First make your dough, that turns out fine even when I don’t let it rise.
- 4 C Gluten Free Flour
- 3 tsp. Xanthan Gum
- 2 Tbl. Yeast
- 2 tsp sugar (don’t use honey, it didn’t activate the yeast)
- 2 tsp salt ( I love to use Himalayan Salt)
- 6 Tbl. Olive Oil
- 1 1/2 Cup Warm Water 100′
- Turn oven to 400′ F
- Mix flour, xanthin, yeast, sugar
- Add & Mix Salt
- Add & Mix Olive Oil
- Slowly add Water
- Mix for 4 min. with a bread mixer
- Roll into ball, leave in mixing bowl, paint lightly with Olive Oil, Cover and let rise.
- NOTE: I sometimes add up to a cup more of flour so it’s not so sticky. If in my mixer it naturally rolls into a ball and holds, I know that’s enough flour.
OPTIONAL (I never leave enough time to do this, but you can.. 🙂 Wrap in plastic and let cool in refrigerator for 1-2 hrs.
- Roll out into a pizza circle, with flour on counter.
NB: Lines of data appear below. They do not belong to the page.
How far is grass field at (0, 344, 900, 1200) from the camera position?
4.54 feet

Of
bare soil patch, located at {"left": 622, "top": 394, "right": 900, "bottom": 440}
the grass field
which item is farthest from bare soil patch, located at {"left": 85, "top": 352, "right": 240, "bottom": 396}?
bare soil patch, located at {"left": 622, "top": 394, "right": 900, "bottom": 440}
Use a pizza spatula (I use a BBQ pizza spatula, my Amazing Bestie got me Frankie, because I love to BBQ cook pizzas….Say WHAT!?!) and move it to a pizza stone. Blind bake for 5 min.
- Remove and flip cooked side up & apply toppings to top
Tonights pizza fixtures:
- First about 1 Tbl. Olive Oil, with some crushed jar garlic about 1 tsp
- Next, finely cut Kale and sprinkle on top
- Add some pre-cooked chicken and finely chunky chop
- Sprinkle Daiya (View Here) Mozzarella Cheese optional to add Cheddar
- Lastly…drum rollllllll… Drizzle some BBQ over top
- Bake for 7-8 min if you pre-baked the one side. If not, then bake 7-10 min on pizza stone, then 5-8 min additional on oven rack
Kids ate it up giving no mention to the Kale, and I had the bottom covered in green! #rockstarmom WIN tonight for sure.
Happy Healthy Joyful Life is for you too!